Olympic diver Ollie Dingley says that the Rio Games were a life-changing experience for him and he’s already looking forward to challenging for a place on the podium at Tokyo 2020.

Dingley was born in England, but qualified to represent Ireland at Rio 2016 courtesy of his Cork-born grandmother.

Proving his commitment to his adopted country, he lived like a monk for more than a year in a secluded house on the National Sports Campus (NSC) in Abbotstown without a car, miles from the nearest bus stop and getting around by bike.

“I see top eight in the world as a stepping-stone to going on to bigger and better things..."

He trained diligently every day and that hard work paid off.
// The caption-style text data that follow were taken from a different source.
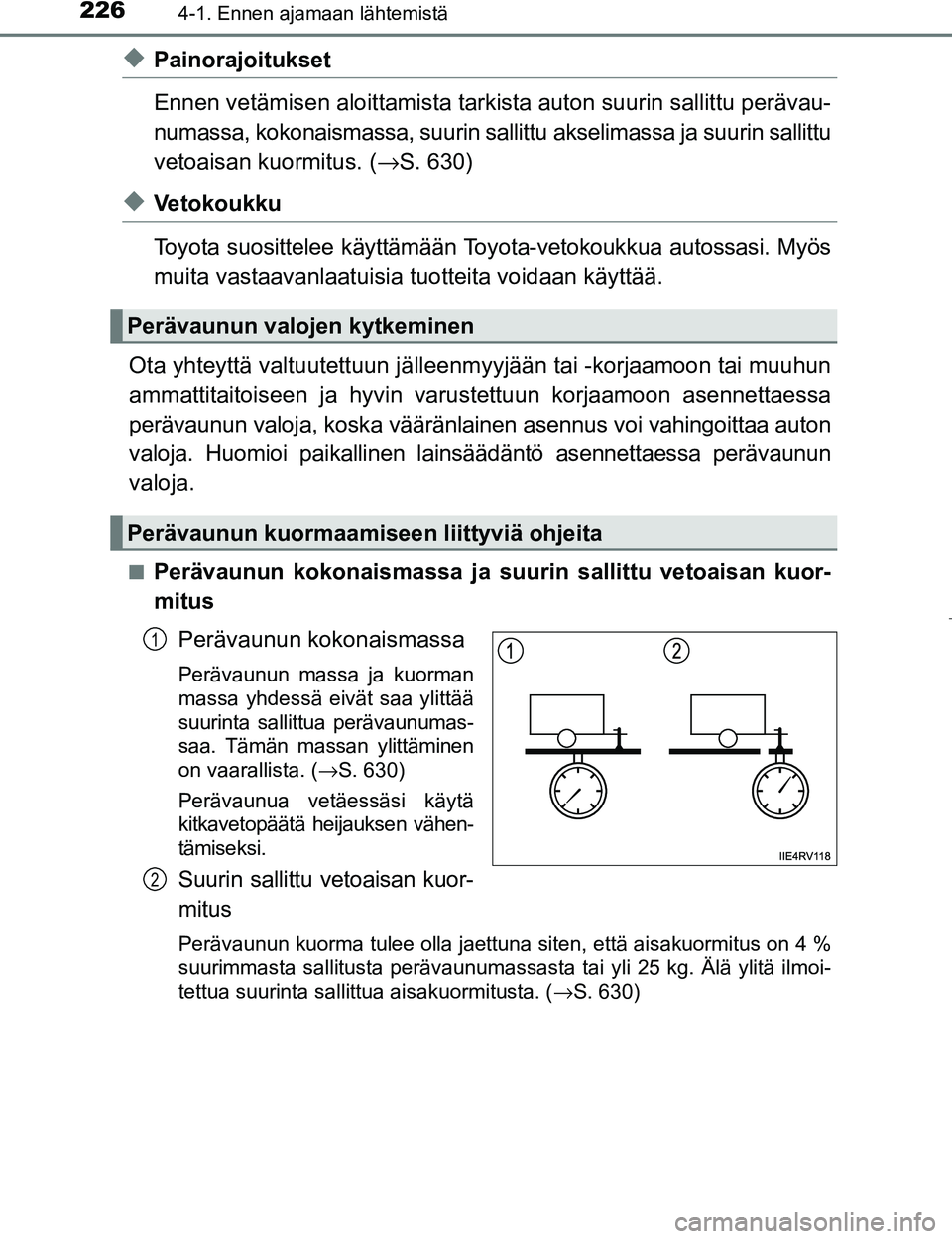 TOYOTA PRIUS 2017 Omistajan Käsikirja (in Finnish) 2264-1. Ennen ajamaan lähtemistä
OM47B56FI
uPainorajoitukset
Ennen vetämisen aloittamista tarkista auton suurin sallittu perävau-
numassa, kokonaismassa, suurin salli ttu akselimassa ja suurin sal TOYOTA PRIUS 2017 Omistajan Käsikirja (in Finnish) 2264-1. Ennen ajamaan lähtemistä
OM47B56FI
uPainorajoitukset
Ennen vetämisen aloittamista tarkista auton suurin sallittu perävau-
numassa, kokonaismassa, suurin salli ttu akselimassa ja suurin sal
His aim was making the final in Rio and despite not even having a world ranking he made it through the preliminary and semi-final rounds and all the way into the last 12, finishing an incredible eighth in the 3m spring board competition.

“Eighth in the world is great, but I want to do better. Eighth in the world is a good place to start and a good foundation to build on,” said the 23-year-old.

Dingley in action in Rio

“I’d love to go to Tokyo. And having said that, I’d love to go to another Olympics after that. There was a guy in my event 37 and I’ll be 31 in 2024 so hopefully I have another two Games in me.

“I always try to avoid over-confidence because when you’re over-confident you start to focus on the end goal and forget about the processes that get you to that end goal.

“It’s one thing saying you’re an Olympian. It’s another to say you’re an Olympic finalist, which is amazing, and there’s only one thing better than that and that’s to say ‘I’m an Olympic medallist’. You never know,” added Dingley.

His highlight on returning to Dublin, alongside a moving welcoming party from his Shamrock Diving Club, was meeting President Michael D Higgins, who he says appeared to be a real diving fan.

He admits to struggling with self-belief in the past, something his Rio achievements have helped further with, and the reaction of the Irish people to him has also warmed his heart.

Dingley was the first Irish diver to compete at an Olympics in 68 years, since Eddie Herron in London 1948, and after scraping by he is now in line for ‘b level’ funding from Sport Ireland, which is worth €20,000 a year.

He’s going to be living back on the NSC to keep the costs down, though he reckons just eating right as an elite athlete costs in the region of €10,000 per annum.

He’ll have additional costs now too, with his top-eight finish in Rio booking his place on diving’s premier World Series, with the world championships in Budapest in July 2017 and the euros, most likely in Kiev in June also on the cards.

Not that Dingley is complaining; he knows that financial hardship and sacrifice is what’s required from most Olympic athletes and he’s got his heart set on achieving his goals.

Dingley's Olympic tattoo

“I’m not going to think I’m going to win, but I know I’m good enough to be there,” he said. “I see top eight in the world as a stepping-stone to going on to bigger and better things - a medal at european champs, a medal at world champs and then obviously the big one at the Olympics.”

Dingley competes on Friday from the 3m board and Sunday on the 1m board at the Irish Open Diving Championships at the National Aquatic Centre, which run all of this weekend.